Blog

Release 0.16.0

We have just released MDAnalysis version 0.16.0. This release contains new features as well as bug fixes. Highlights are listed below but for more details see the release notes.

This is the biggest release we ever had with tons of new features. It includes a rewrite of the topology system, the work of our GSoC students Fiona Naughton (@fiona-naughton) and John Detlefs (@jdetle), a complete new ensemble analysis with encore and much more. In total 28 people contributed 1904 commits to this release. We closed 162 issues and merged 199 pull requests.

Upgrade

You can upgrade with pip install --upgrade MDAnalysis . If you use the conda package manager run conda update -c conda-forge mdanalysis

Noticable Changes

You can find a notebook with code example of the changes here.

Rewrite of our internal topology representation

This is the change we are most exited about for this release. It brings performance enhancements, makes maintaining the code easier, it’s easier to extend and allowed us a simplification of the interface. We have previously written about the details of new topology system.

But with this change also a lot of deprecated functions have been removed. For all of the deprecated functions the new replacements already exists and you will get a warning with a suggested change. The easiest way to check if your scripts will run without a problem after the update is to include the following on top of it.

import warnings
warnings.filterwarnings('always', module='MDAnalysis')

This will print a warning for every deprecated function you are using together with a short code snippet how your code has to be changed. If you do not want to upgrade your existing scripts we posted a guide how to use conda and python environments to run different versions of MDAnalysis on the same computer.

Attach arbitrary time series to your trajectories

Our GSoC student @fiona-naughton has implemented an auxillary reader to add arbitrary time series to a universe. The time series are kept in sync with the trajectory so it is possible to iterate through the trajectory and access the auxiliary data corresponding to the current time step.

import MDAnalysis as mda
from MDAnalysisTests.datafiles import PDB_sub_sol, XTC_sub_sol, XVG_BZ2

# Create your universe as usual
universe = mda.Universe(PDB_sub_sol, XTC_sub_sol)
# Attach an auxiliary time serie with the name `forces`
# In this example, the XVG file contains the force that applies to each atom.
universe.trajectory.add_auxiliary('forces', XVG_BZ2)
# Itarete through your trajectory, the time serie is kept in sync
for time_step in universe.trajectory:
    print(time_step.aux.forces)
# The first element of each array is the time in picoseconds.
# The next elements are the other columns of the XVG file.

@fiona-naugthon worked at offering several convenient way to iterate through your data. Read the documentation or Fiona’s blog posts to learn more about the feature.

This feature is still in its beginning and will be expanded in future releases.

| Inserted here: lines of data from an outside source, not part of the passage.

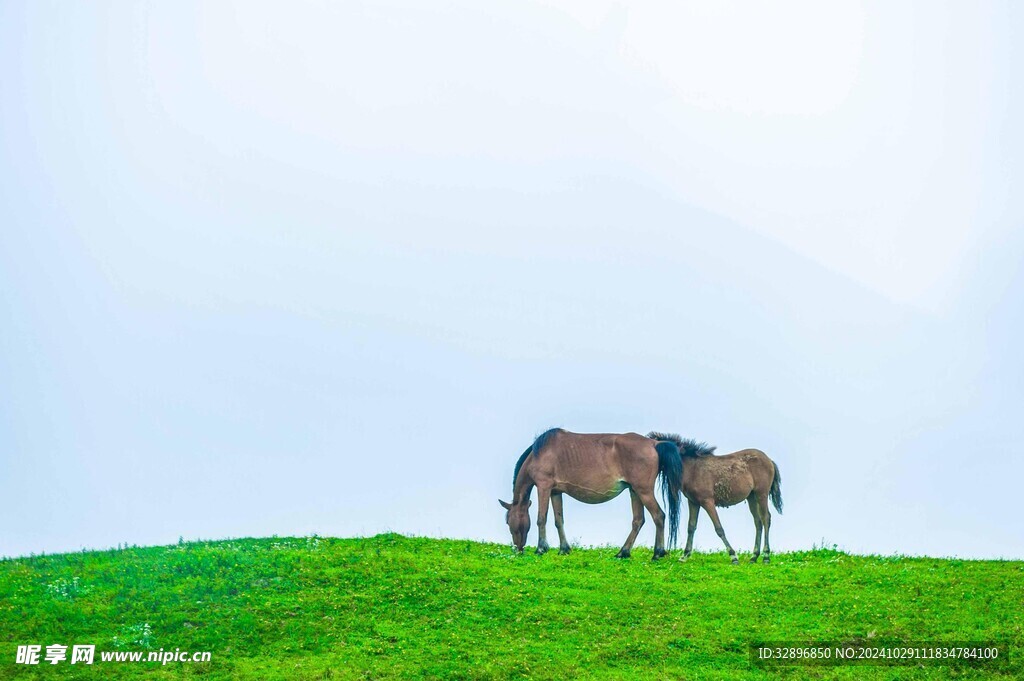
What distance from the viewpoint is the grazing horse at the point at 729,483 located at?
25.2 metres

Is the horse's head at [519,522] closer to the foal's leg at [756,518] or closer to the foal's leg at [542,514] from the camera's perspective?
the foal's leg at [542,514]

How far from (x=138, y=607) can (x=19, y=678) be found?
8.84ft

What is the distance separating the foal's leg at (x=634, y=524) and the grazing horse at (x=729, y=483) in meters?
1.16

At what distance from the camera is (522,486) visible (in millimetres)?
26922

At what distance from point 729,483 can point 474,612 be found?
8.01 metres

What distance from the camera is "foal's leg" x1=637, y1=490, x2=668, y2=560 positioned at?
25.1 metres

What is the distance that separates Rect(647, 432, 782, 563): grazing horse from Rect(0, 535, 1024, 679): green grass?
1.99m

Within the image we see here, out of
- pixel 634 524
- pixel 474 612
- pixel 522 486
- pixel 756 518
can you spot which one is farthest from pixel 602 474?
pixel 474 612

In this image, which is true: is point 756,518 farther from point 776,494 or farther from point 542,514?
point 542,514

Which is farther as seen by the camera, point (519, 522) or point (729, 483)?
point (519, 522)

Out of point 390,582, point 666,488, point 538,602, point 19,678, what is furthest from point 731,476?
point 19,678

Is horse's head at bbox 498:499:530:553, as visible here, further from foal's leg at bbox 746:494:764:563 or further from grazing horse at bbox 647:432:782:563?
foal's leg at bbox 746:494:764:563

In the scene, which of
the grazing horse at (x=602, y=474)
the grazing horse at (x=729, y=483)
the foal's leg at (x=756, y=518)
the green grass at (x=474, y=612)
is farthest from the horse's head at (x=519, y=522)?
the foal's leg at (x=756, y=518)

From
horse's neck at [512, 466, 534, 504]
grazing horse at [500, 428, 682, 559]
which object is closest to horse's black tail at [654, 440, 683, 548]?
grazing horse at [500, 428, 682, 559]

You can follow the conversation on the initial issue or on the pull request. So far, only the XVG format used by gromacs and grace are supported. Open an issue if you need support for other time series formats.

Do a dimension reduction with PCA and Diffusion Maps

@jdetle has implemented two new dimension reduction algorithms, Principal Component Analysis and Diffusion Maps. Both can be found in the analysis submodule. As an example lets look at the first two PCA dimensions of ADK from our test files.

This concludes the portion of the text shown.